Jun 10, 2016 15:55 GMT  ·  By

A proposal submitted to the Internet Engineering Task Force (IETF) details Domain Name System (DNS) Cookies, an extra security layer to the DNS protocol.

The security measures included in the RFC 7873 proposal describe a system named DNS Cookies, which are 64-bit keys generated on the client-side to authenticate DNS requests on the server-side. DNS Cookies should not be confused with browser cookies.

Servers will be able to verify a client's origin based on a 64-bit key (code), which will be composed based on each user's IP address, the DNS server IP address, and a client secret code.

DNS Cookies make DDoS attacks highly impractical

According to Donald Eastlake of Huawei and Mark Andrews of ISC, deploying DNS Cookies will make it harder for attackers to spoof DNS requests because they'll have to supply a correctly-calculated 64-bit key.

Spoofing DNS origin requests is the technique on which cyber-criminals rely when launching DoS and DDoS attacks using the DNS protocol.

By increasing the resources needed to launch such attacks, security researchers hope to make these attacks impractical for attackers.

DNS protocol is very popular with DDoS stressers

DNS has been a popular protocol for launching DDoS attacks, and more precisely, reflection DDoS attacks. In the first three months of the year, according to Akamai, DNS has been the second most popular protocol used for reflection DDoS attacks after NTP.
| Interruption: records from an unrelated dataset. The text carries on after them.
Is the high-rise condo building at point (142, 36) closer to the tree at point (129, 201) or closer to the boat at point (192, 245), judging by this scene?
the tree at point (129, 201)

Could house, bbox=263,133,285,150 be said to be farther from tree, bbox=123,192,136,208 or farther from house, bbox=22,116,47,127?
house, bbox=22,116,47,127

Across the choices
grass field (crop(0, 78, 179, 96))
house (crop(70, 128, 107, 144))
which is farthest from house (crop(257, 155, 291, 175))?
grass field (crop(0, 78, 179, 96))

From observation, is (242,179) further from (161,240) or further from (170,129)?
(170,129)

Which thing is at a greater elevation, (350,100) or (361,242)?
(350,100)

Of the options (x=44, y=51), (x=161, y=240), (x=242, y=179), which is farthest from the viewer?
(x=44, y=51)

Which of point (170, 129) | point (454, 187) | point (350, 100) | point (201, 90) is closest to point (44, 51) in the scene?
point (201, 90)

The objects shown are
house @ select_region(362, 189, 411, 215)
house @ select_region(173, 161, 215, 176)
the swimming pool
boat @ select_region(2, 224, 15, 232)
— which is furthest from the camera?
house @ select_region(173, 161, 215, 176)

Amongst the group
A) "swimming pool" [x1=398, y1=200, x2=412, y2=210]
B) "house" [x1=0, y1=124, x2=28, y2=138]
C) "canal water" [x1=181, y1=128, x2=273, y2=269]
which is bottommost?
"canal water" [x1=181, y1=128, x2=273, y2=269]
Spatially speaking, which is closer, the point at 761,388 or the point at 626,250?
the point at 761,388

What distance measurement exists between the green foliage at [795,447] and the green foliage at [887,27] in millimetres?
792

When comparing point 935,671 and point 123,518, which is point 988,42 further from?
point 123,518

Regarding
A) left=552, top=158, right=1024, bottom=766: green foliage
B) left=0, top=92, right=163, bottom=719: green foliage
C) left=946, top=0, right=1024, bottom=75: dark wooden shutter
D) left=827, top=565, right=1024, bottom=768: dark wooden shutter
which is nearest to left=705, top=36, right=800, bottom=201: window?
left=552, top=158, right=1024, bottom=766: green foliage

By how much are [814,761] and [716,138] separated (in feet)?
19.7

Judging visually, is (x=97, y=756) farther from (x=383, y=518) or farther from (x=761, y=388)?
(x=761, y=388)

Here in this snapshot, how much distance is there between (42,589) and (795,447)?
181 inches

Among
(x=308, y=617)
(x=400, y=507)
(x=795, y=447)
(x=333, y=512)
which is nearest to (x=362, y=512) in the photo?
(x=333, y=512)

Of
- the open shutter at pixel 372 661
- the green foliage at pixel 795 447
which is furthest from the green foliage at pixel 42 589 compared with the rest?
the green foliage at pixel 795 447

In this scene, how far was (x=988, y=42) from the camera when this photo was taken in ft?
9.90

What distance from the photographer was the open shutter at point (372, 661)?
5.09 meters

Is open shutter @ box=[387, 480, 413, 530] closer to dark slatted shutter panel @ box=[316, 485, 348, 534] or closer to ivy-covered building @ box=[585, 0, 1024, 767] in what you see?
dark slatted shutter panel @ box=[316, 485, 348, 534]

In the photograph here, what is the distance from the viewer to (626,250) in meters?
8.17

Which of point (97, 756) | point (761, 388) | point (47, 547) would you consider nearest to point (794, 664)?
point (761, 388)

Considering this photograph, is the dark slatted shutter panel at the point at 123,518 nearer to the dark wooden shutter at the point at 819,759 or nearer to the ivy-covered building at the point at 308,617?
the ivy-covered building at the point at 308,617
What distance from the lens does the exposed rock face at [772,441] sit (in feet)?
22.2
By using technical flaws in the DNS protocol itself, an attacker can blast a server with malformed DNS requests that contain the victim's IP addresses spoofed instead of the attacker's address.
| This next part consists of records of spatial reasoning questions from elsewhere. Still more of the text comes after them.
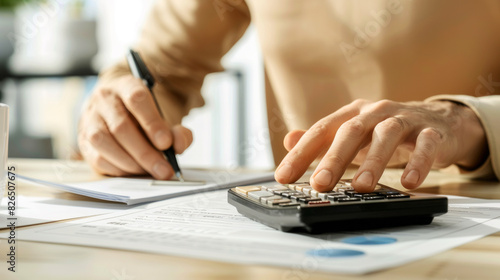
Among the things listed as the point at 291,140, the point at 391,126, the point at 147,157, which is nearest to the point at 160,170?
the point at 147,157

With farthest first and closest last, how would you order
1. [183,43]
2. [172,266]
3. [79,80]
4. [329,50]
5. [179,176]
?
[79,80], [183,43], [329,50], [179,176], [172,266]

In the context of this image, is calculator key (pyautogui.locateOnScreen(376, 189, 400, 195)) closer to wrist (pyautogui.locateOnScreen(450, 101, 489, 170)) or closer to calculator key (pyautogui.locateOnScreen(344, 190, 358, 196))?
calculator key (pyautogui.locateOnScreen(344, 190, 358, 196))

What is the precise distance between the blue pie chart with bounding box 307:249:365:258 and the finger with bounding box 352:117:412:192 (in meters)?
0.12

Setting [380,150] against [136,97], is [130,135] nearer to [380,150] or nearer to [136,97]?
[136,97]

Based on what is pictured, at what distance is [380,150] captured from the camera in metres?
0.52

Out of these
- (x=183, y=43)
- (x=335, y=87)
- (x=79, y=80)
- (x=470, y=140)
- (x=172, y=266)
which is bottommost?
(x=172, y=266)

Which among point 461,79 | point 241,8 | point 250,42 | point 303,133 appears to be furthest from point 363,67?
point 250,42

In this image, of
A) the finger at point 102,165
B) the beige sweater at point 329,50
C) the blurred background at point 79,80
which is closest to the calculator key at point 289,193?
the finger at point 102,165

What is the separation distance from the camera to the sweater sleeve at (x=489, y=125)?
735 mm

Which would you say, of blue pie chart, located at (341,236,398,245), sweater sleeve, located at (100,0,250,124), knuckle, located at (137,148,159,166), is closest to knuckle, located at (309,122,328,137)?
blue pie chart, located at (341,236,398,245)

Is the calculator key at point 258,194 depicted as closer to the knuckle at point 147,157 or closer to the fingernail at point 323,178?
the fingernail at point 323,178

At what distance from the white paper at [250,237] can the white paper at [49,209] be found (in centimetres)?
3

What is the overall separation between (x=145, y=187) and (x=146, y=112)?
17cm

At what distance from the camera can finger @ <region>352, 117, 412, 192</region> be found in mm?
460
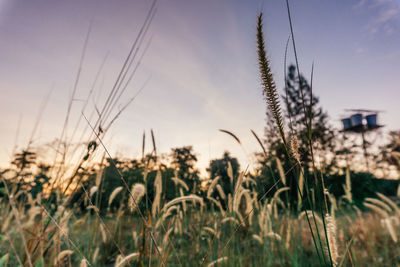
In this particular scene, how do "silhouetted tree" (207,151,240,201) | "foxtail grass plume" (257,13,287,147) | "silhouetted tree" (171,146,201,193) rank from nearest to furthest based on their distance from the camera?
"foxtail grass plume" (257,13,287,147)
"silhouetted tree" (207,151,240,201)
"silhouetted tree" (171,146,201,193)

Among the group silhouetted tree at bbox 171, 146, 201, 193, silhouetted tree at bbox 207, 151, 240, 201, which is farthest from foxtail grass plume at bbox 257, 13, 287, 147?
silhouetted tree at bbox 171, 146, 201, 193

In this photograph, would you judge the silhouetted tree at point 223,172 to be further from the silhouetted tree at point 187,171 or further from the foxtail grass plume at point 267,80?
the foxtail grass plume at point 267,80

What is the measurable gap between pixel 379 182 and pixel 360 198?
164 centimetres

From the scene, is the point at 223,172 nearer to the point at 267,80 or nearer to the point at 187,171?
the point at 187,171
The DNS server does not only send the DNS response to the victim's spoofed IP address but also sends it many times over because of the above-mentioned technical flaws, amplifying the attack, hence its name of "reflection DDoS."

DNS Cookies will allow a server to detect the authenticity of incoming DNS requests and drop all packets that don't have a proper 64-bit key.
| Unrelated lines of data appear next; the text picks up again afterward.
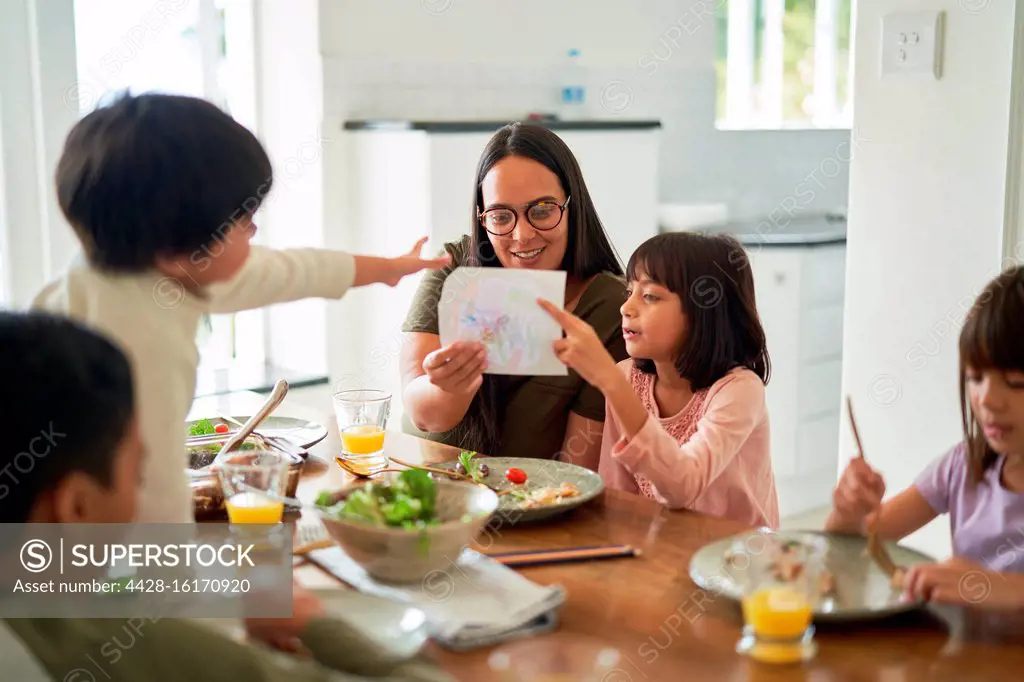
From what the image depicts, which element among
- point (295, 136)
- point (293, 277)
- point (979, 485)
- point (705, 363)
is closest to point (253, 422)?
point (293, 277)

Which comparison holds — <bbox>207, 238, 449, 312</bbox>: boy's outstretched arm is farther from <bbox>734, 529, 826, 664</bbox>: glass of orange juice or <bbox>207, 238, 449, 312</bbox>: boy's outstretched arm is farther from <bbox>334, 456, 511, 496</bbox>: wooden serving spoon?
<bbox>734, 529, 826, 664</bbox>: glass of orange juice

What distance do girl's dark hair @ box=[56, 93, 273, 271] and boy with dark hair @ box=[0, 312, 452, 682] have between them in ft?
0.62

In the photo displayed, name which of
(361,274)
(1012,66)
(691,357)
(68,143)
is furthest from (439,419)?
(1012,66)

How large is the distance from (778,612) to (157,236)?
0.75 meters

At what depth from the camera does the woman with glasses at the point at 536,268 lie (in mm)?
2049

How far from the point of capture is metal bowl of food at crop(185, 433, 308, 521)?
1582 mm

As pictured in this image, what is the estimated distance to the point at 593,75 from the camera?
390 cm

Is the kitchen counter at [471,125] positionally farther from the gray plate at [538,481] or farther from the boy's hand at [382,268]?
the boy's hand at [382,268]

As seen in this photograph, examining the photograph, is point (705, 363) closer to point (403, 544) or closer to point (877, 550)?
point (877, 550)

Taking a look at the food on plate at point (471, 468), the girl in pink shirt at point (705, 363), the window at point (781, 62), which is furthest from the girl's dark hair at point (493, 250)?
the window at point (781, 62)

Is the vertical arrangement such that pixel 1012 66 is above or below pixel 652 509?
above

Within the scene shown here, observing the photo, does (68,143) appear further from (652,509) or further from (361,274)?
(652,509)

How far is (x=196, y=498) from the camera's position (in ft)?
5.15

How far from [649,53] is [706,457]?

DNS Cookies are also efficient against DoS and cache poisoning attacks

RFC 7873 will also help protect servers against simple DoS attacks as well. These are cases where an attacker sends a massive number of DNS requests to the server in order to make it use all of its resources.

Attackers usually spoof their malicious DNS requests with multiple IP addresses in order to avoid getting the real source of their attack blacklisted (their own IP). DNS Cookies, once again, makes it easier to reject all spoofed traffic.

Additionally, DNS cache poisoning can also be thwarted by DNS cookies, Eastlake and Andrews claim.

DNS Cookies are easier to implement compared to existing DNS security systems

The two also say that existing DNS security systems such as DNSSEC and DNS Message/Transaction Security "do not provide the services provided by the DNS Cookie mechanism: lightweight message authentication of DNS requests and responses with no requirement for pre-configuration or per-client server-side state."

Both DNSSEC and DNS Message/Transaction Security (TSIG) are notoriously difficult to set up, especially TSIG, which needs pre-agreement and key distribution between client and server, keeping track of server-side key state, and required time synchronization between client and server.

RFC (Request For Comment) 7873 proposal is currently under public debate and IETF awaits everyone's input before moving forward into making this an official spec.